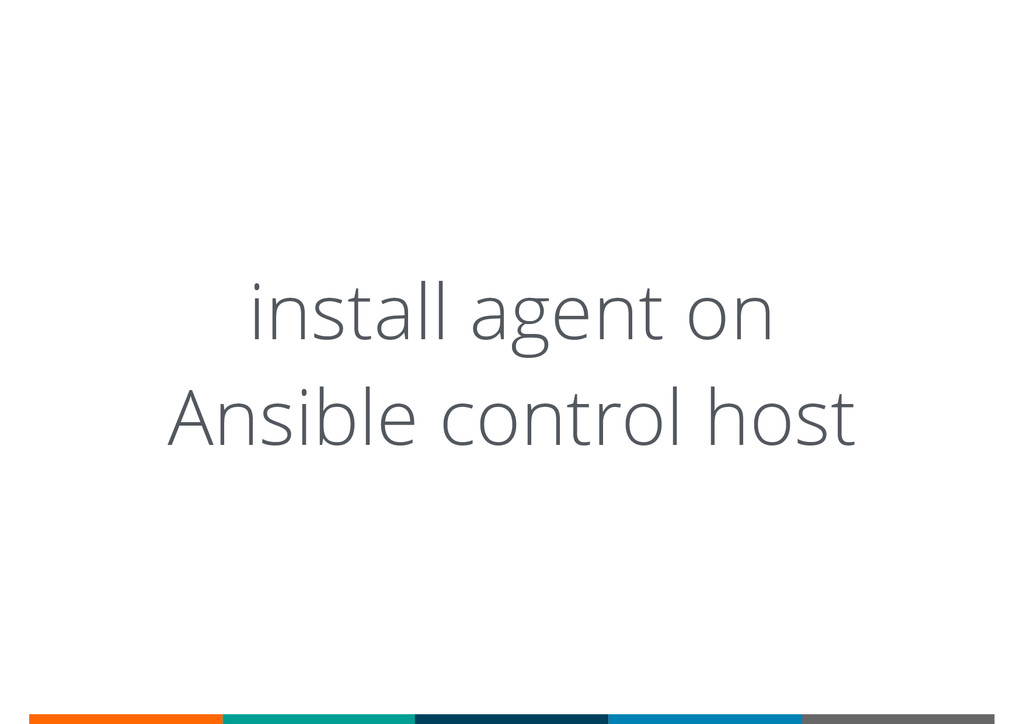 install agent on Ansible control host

····················

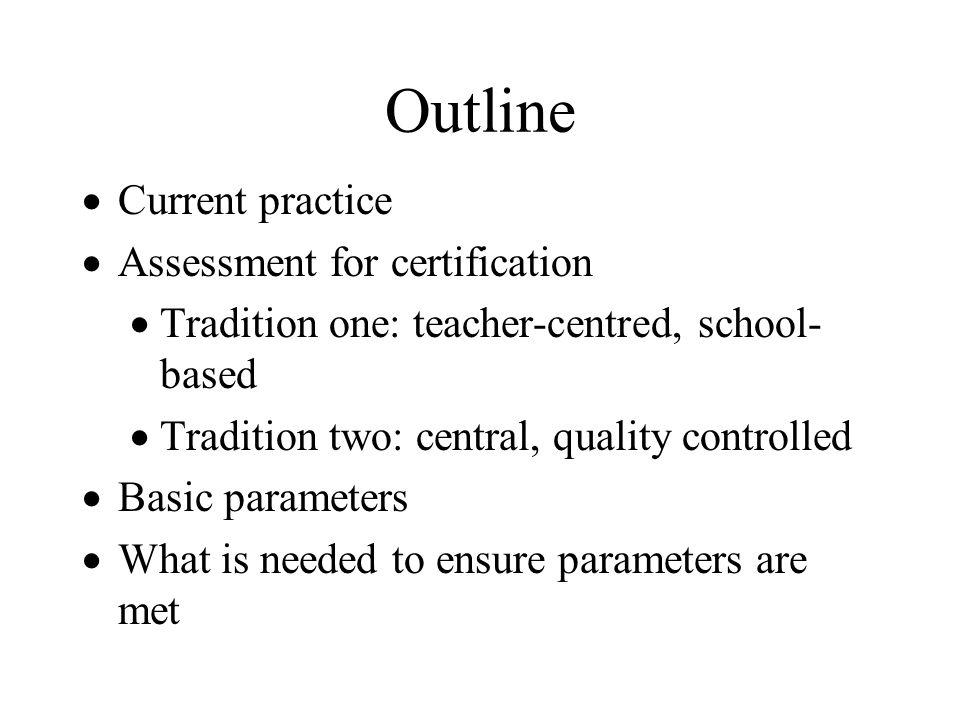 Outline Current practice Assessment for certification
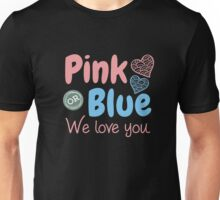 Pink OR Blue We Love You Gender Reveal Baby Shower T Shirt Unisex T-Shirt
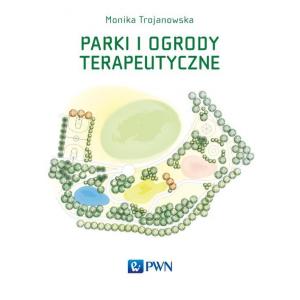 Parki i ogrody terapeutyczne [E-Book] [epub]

····················

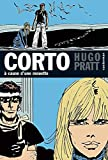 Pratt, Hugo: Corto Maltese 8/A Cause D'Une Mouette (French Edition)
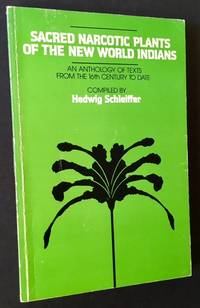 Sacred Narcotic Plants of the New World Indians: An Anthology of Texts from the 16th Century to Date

····················

Your instructions: With the pictures omitted, print the lines above exactly, beginning at the line with "Outline Current practice" and going on through the line with "Parki i ogrody terapeutyczne [E-Book] [epub]".

Result for this exercise:
 Outline Current practice Assessment for certification
 Pink OR Blue We Love You Gender Reveal Baby Shower T Shirt Unisex T-Shirt
 Parki i ogrody terapeutyczne [E-Book] [epub]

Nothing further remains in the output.